The transplant was a success. American scientists built lungs in the lab and then transplanted them to four adult pigs. None of the animals rejected the organ, they lived between 10 a.m. and two months.
Researchers published the results of what they believe is a big breakthrough in the journal Sciences Translational Medicine. Indeed, in humans, many transplant requests are still pending and they hope that this study will lead to a solution of the same type.
Dr. Joan Nichols, professor of internal medicine and research director, has been working with her team on this artificial lung project for 15 years. In 2014, they had succeeded in making human lungs in the laboratory from the lungs of deceased donors. For the pigs, the researchers removed one lung and left the second.
A network of blood vessels after two weeks
To achieve this, they used a technique called “decellularization”. This involves cleaning the collected lung of cells and blood with a specific mixture of sugar and detergent. Only the proteins constituting the “skeleton” of the lung will resist cleaning.

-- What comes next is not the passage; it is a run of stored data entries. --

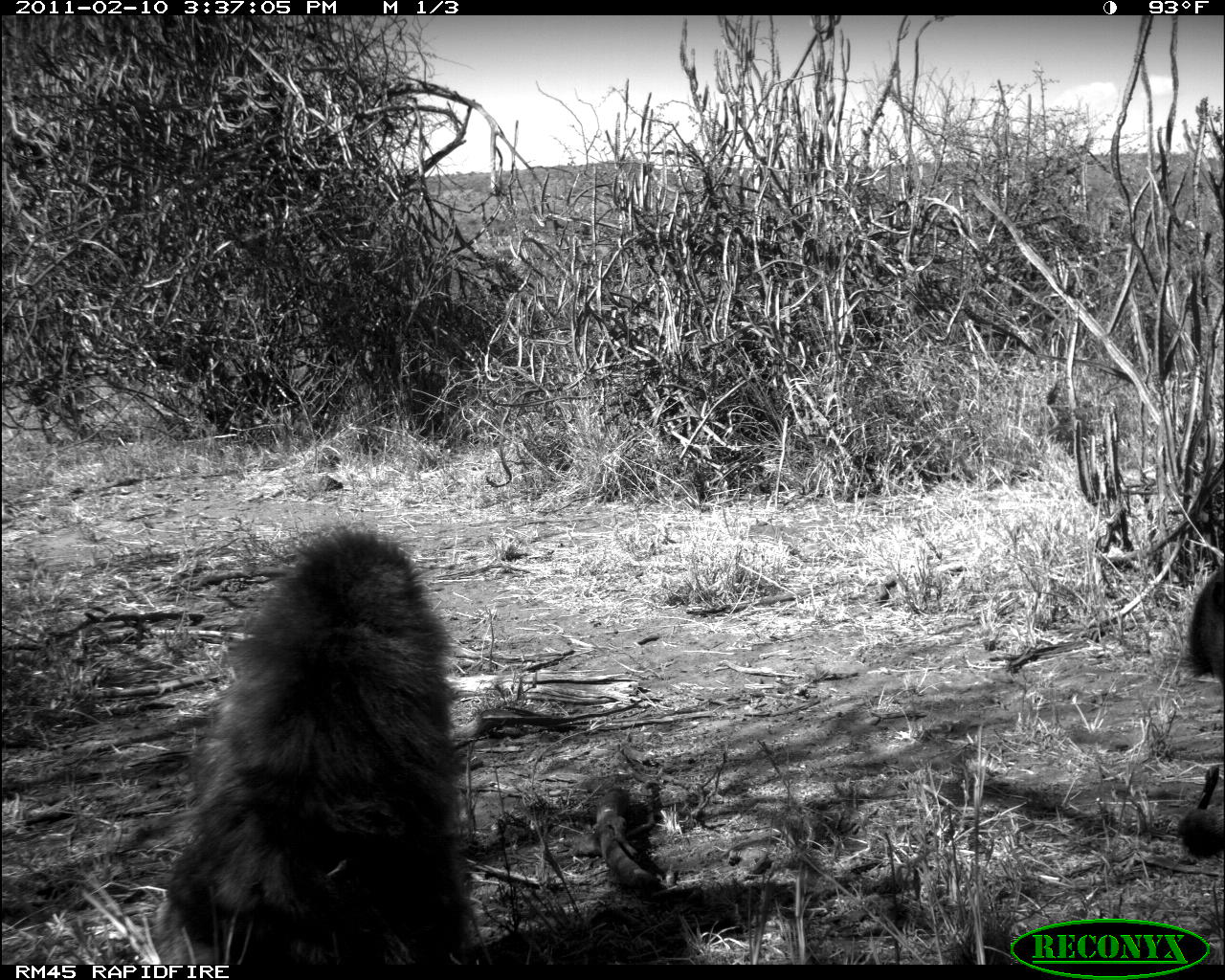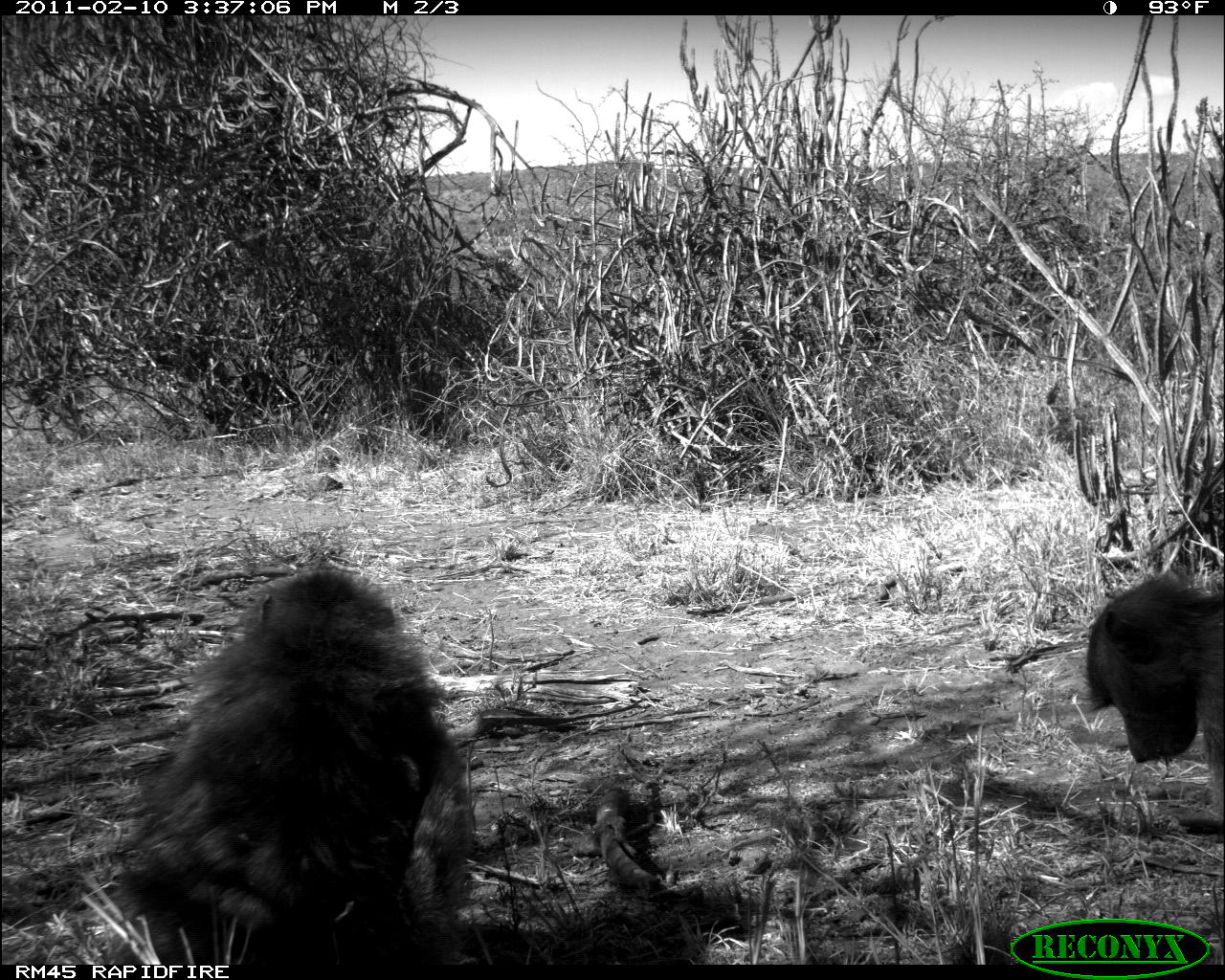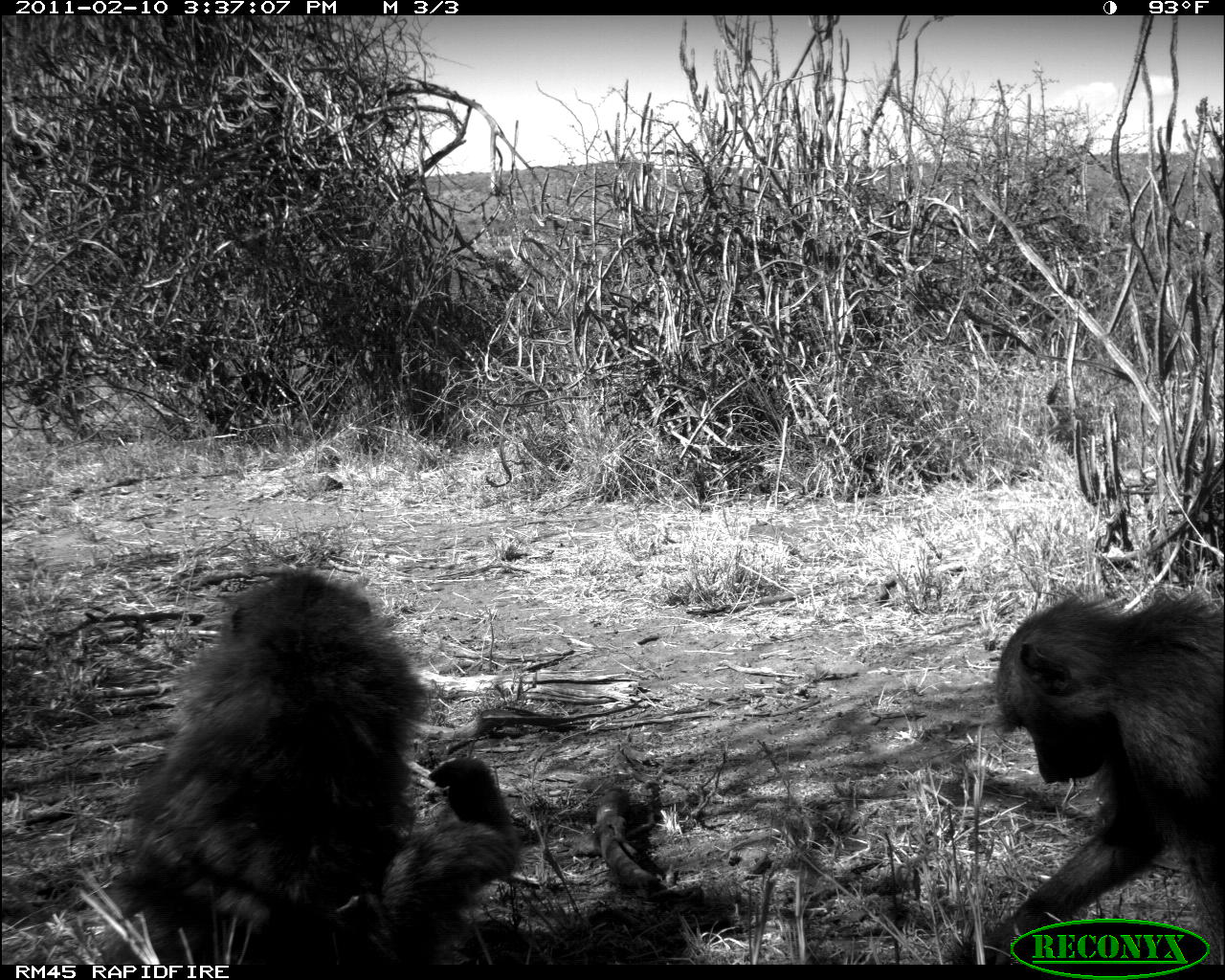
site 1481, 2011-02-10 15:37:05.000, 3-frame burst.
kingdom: Animalia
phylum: Chordata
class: Mammalia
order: Primates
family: Cercopithecidae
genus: Papio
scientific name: Papio anubis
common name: olive baboon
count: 2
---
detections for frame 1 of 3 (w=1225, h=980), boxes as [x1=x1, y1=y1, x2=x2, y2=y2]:
papio anubis: [x1=156, y1=521, x2=467, y2=964]; [x1=1176, y1=559, x2=1219, y2=861]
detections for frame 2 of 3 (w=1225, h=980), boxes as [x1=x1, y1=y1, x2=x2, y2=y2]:
papio anubis: [x1=119, y1=559, x2=480, y2=959]; [x1=1078, y1=568, x2=1223, y2=845]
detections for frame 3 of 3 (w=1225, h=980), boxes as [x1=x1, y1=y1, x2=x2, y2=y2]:
papio anubis: [x1=118, y1=560, x2=521, y2=964]; [x1=951, y1=588, x2=1225, y2=960]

The protein skeleton is then immersed in a reservoir filled with a mixture of nutrients with the lung cells of the animal. A new lung formed after 30 days in a bioreactor. The four pigs each received a lung. They survived between ten days and two months after the transplant.
They appeared to be in good health. Two weeks after the transplant, the transplanted lung had a network of blood vessels. There was no rejection and the lungs developed without the researchers giving the animals growth factors. Functional efficacy, however, has not yet been proven. Further studies are still needed.